¡Feliz día del... ¿opresor?

Actualizado: ago 26

Por José Durand Mendioroz. Padre de familia.



Con motivo de la generalizada sensibilidad popular hacia el tradicional (y comercial) “día del padre”, y del consiguiente espacio periodístico que esta efeméride recibe, escuché por casualidad un programa radial donde la gente llamaba y decía cuál era el oficio, profesión o laburo de su padre. Me sorprendió el cariño con el cual todos se acordaban de su papá, resultando que el asunto del trabajo era más que nada la ocasión para acordarse del compromiso, de la dedicación, de la sencillez; en fin, del “amor con obras” de su “viejo”.


Luego, me llamó la atención mi propia sorpresa, ocasionada quizás por estar leyendo últimamente demasiada literatura relacionada con la ideología de género, donde la quintaesencia de la masculinidad que es el padre, es una figura sospechosa de violencia, de abuso de poder, y de incurrir en la imperdonable incorrección política de no ser indiferenciado sexualmente. Ser padre no sólo es ser varón (lo cual ya de por sí implica una presunción en contra), sino que encima, silenciosa y efectivamente, es una reivindicación de la función de la paternidad. Es que en la literatura posmoderna se habla de la “muerte del padre” o peor aún, del “sexo olvidado”. En definitiva, vivimos en medio de un vocinglerío que estigmatiza la función viril, fogoneado por un feminismo omnipresente.


Pero afortunadamente, todavía los planteos de la ideología de género no hicieron mella en el común de la gente, que sigue recordando con cariño a sus “viejos”, haciendo público el agradecido reconocimiento por la función paterna, desde la memoria del propio progenitor. De este modo se pone en evidencia un defecto insalvable de la ideología del “gender”, cual es su carácter abstracto, alejado de la humanidad concreta, lo cual en definitiva la torna inhumana.

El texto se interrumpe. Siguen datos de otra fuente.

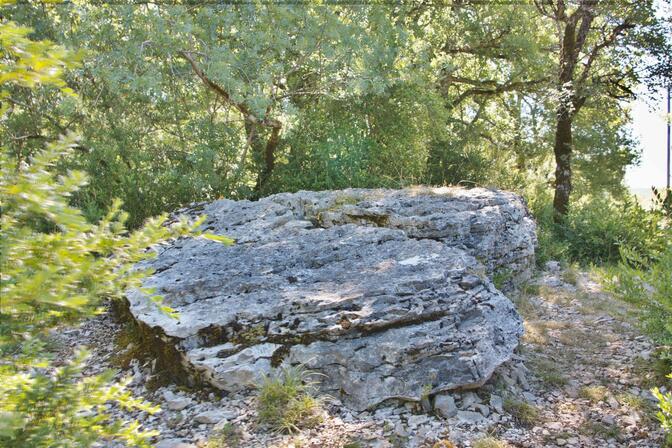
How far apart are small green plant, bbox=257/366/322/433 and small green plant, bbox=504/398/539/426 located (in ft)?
4.42

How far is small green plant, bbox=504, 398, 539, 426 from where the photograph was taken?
3637 millimetres

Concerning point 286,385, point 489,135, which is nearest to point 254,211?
point 286,385

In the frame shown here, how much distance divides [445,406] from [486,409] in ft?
1.02

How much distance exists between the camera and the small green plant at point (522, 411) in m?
3.64

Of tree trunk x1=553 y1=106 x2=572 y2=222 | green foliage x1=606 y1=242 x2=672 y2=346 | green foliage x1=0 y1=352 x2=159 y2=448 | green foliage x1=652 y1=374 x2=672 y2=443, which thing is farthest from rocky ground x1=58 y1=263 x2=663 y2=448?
tree trunk x1=553 y1=106 x2=572 y2=222

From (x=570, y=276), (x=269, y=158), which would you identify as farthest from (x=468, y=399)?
(x=269, y=158)

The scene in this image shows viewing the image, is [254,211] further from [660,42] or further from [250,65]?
[660,42]

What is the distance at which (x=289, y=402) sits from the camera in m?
3.49

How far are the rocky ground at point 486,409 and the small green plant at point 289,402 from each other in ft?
0.23

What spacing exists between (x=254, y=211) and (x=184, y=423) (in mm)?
2897

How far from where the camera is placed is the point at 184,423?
3488 millimetres

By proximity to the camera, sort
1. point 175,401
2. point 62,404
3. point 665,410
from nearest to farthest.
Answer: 1. point 62,404
2. point 665,410
3. point 175,401

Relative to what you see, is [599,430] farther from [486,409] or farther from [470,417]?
[470,417]

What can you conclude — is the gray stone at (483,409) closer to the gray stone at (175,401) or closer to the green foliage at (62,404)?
the gray stone at (175,401)
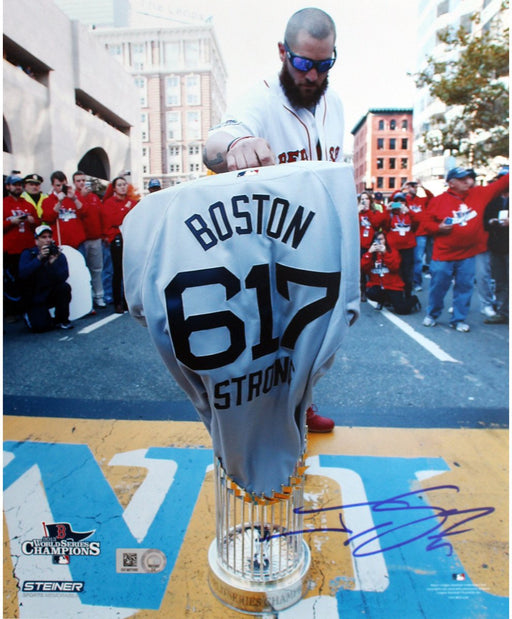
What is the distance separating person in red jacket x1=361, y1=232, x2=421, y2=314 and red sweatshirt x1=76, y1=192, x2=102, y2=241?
4205 mm

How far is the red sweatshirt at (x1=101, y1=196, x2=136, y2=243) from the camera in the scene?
6918 millimetres

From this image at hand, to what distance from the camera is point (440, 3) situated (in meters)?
36.8

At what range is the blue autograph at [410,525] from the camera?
1.85m

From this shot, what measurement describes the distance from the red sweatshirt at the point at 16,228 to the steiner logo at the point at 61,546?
518cm

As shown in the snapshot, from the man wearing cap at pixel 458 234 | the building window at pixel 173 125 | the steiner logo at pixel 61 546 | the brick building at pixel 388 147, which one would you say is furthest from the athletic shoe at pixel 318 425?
the building window at pixel 173 125

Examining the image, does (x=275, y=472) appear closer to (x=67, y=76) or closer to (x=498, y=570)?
(x=498, y=570)

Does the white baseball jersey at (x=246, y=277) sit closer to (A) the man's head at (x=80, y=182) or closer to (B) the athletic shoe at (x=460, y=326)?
(B) the athletic shoe at (x=460, y=326)

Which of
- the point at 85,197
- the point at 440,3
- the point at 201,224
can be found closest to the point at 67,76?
the point at 85,197

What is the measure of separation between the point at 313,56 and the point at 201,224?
32.3 inches

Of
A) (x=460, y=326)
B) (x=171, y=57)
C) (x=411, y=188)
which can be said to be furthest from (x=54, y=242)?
(x=171, y=57)

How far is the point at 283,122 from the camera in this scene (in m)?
1.80

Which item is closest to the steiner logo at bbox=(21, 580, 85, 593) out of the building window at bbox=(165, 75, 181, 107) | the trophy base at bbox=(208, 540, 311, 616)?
the trophy base at bbox=(208, 540, 311, 616)

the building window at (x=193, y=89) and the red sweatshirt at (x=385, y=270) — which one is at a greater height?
the building window at (x=193, y=89)

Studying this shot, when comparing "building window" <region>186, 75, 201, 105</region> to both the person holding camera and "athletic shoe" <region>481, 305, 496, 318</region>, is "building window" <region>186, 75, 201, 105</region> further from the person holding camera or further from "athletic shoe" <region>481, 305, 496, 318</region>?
"athletic shoe" <region>481, 305, 496, 318</region>
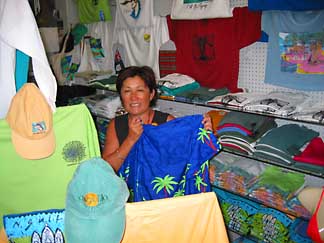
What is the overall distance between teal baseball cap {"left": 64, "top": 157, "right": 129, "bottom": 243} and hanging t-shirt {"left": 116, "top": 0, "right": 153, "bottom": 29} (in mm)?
2275

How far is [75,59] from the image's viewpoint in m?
4.07

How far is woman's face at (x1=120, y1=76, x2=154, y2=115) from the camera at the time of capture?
1.98 metres

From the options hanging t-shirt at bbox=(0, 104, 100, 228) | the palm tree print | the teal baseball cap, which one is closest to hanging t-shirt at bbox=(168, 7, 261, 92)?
the palm tree print

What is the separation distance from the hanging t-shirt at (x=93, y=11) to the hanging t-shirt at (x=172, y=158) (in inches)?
86.9

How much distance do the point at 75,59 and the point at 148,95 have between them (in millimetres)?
2355

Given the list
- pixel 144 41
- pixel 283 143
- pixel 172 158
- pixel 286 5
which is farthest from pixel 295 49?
pixel 144 41

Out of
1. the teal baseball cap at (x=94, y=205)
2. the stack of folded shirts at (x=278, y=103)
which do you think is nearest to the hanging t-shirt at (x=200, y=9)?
the stack of folded shirts at (x=278, y=103)

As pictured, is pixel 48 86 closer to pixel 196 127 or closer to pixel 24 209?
pixel 24 209

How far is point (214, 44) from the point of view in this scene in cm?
260

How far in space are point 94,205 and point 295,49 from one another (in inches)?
68.6

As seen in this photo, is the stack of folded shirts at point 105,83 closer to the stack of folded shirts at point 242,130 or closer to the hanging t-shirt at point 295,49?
the stack of folded shirts at point 242,130

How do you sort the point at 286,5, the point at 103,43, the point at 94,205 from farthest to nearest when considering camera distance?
the point at 103,43
the point at 286,5
the point at 94,205

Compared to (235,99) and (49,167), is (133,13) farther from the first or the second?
(49,167)

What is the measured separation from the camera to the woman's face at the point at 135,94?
1.98 meters
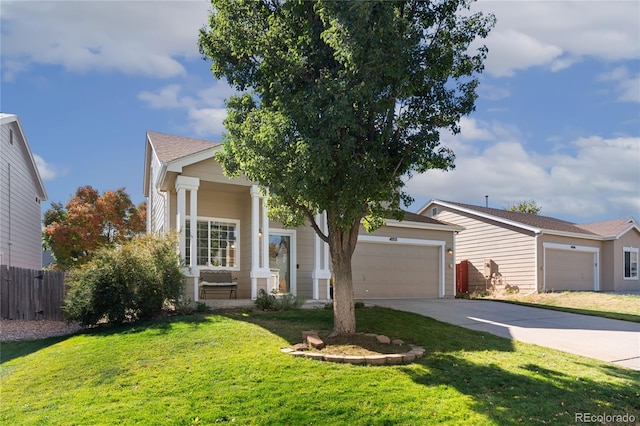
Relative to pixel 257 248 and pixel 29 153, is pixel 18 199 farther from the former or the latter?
pixel 257 248

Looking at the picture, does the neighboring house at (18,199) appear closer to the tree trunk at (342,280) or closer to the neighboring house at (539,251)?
the tree trunk at (342,280)

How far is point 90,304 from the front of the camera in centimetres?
1023

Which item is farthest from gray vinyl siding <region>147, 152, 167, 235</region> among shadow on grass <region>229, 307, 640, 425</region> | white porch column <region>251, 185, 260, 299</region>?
shadow on grass <region>229, 307, 640, 425</region>

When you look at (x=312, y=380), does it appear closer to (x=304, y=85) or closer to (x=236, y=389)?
(x=236, y=389)

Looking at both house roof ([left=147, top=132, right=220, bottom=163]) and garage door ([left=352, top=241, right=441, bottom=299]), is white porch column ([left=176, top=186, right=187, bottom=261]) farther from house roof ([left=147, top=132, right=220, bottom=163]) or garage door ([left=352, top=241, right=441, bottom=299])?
garage door ([left=352, top=241, right=441, bottom=299])

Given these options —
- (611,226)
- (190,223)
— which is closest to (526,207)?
(611,226)

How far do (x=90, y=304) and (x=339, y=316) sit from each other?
5.39m

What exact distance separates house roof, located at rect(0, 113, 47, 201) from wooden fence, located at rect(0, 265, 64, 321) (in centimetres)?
630

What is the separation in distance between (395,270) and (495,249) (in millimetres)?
7206

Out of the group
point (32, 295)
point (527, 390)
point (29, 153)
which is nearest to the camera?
point (527, 390)

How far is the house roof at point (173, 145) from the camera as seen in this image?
44.5ft

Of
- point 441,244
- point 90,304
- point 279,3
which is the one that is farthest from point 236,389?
point 441,244

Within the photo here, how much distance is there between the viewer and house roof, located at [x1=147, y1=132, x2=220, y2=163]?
44.5ft

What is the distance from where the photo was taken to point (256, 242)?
1327 centimetres
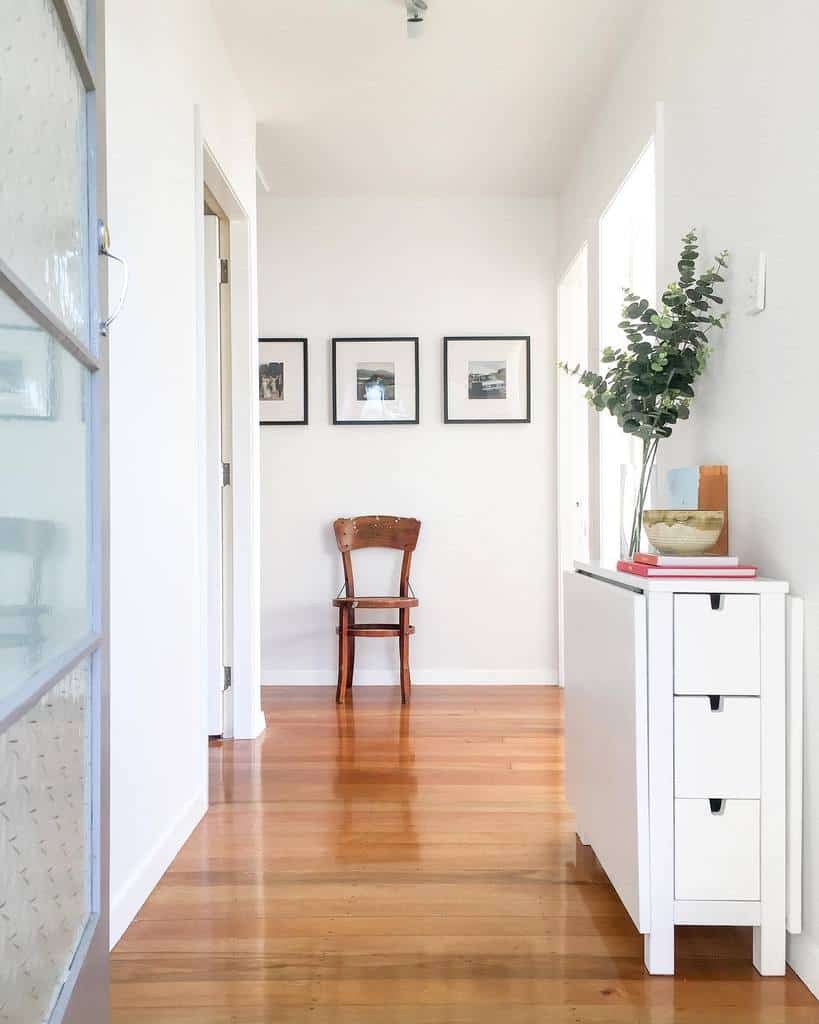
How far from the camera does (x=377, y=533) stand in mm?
4754

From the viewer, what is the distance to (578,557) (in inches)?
189

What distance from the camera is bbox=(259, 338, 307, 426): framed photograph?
488cm

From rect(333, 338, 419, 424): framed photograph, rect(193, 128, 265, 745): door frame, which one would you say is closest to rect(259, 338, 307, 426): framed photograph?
rect(333, 338, 419, 424): framed photograph

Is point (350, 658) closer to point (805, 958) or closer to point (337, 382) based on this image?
point (337, 382)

Un ejemplo basta para ilustrar este concepto. Un postulado conspicuo del feminismo radical, es la traslación automática de la dialéctica marxista entre clase opresora y clase oprimida, a las relaciones entre varones y mujeres. De donde se derivaría que el imperativo ético de la mujer, debería ser la liberación del yugo del opresor. Nada más alejado de la realidad existencial, de la vivencia diaria de millones de mujeres para quienes evocar el “sexo opuesto” equivale a acordarse del abuelo, del hermano, de los amigos de toda la vida, de los compañeros de estudio... Las mujeres se acuerdan de su primer novio, de su marido, de su hijo, además de su padre, naturalmente. Olvidarse de la historia de su vida, inseparable de estas memorias, para reducirlas a una dialéctica opresor-oprimida, significa un reduccionismo inhumano y absurdo.


La esencia de la ideología de género es el postulado de la supresión de las diferencias de sexo, y consecuentemente, de la irrelevancia del ser varón o mujer, lo cual es irracional y contrario a la comprensión natural de la gente. Se trata de otra utopía más, de otra ideología supuestamente mesiánica, que debe imponerse a como dé lugar, acarreando miseria a los seres humanos de carne y hueso, en la medida que pone en crisis la estructura de cada persona y por extensión, de la misma familia. Esta es la causa por la cual quieren imponerla forzadamente, y es así que asistimos hoy a su infiltración en todos los poderes del Estado, lo que se suma a la manipulación “para estatal” de la opinión pública, llegándose a crear un sistema francamente coercitivo. Carácter que se ve reforzado por las cada vez más numerosas situaciones de represión estatal, bajo la “lógica” ideológica. Pregúntenle al Dr. Rodríguez Lastra.


Millones de mujeres se sienten orgullosas de su rol en la familia, de compartir sueños y preocupaciones con “sus hombres” y de pelear codo a codo el día a día. Es cierto que existen dificultades y conflictos, pero es posible superarlos juntos, en realidad ¡es mucho más fácil! Y es precisamente esta percepción de la bondad de la unión familiar, lo que da por tierra el beligerante alegato ideológico. Pero hace falta valorarlo debidamente, y también hace falta profesarlo, es decir, exteriorizarlo, hacerlo público. Oponer a los planteos irracionales, las verdades del sentido común.


Por aquello mi sorpresa por el festejo del día del padre, en realidad pareciera que se olvidaron de suprimirlo. Tal vez algún día llegue a estar prohibido. Esperemos que no, y que –comercial y todo- siga siendo otro momento más en que nos acordemos de nuestros viejos, a veces con una lágrima y una oración... ¡Feliz día del Padre!


Por José Durand Mendioroz. Padre de familia.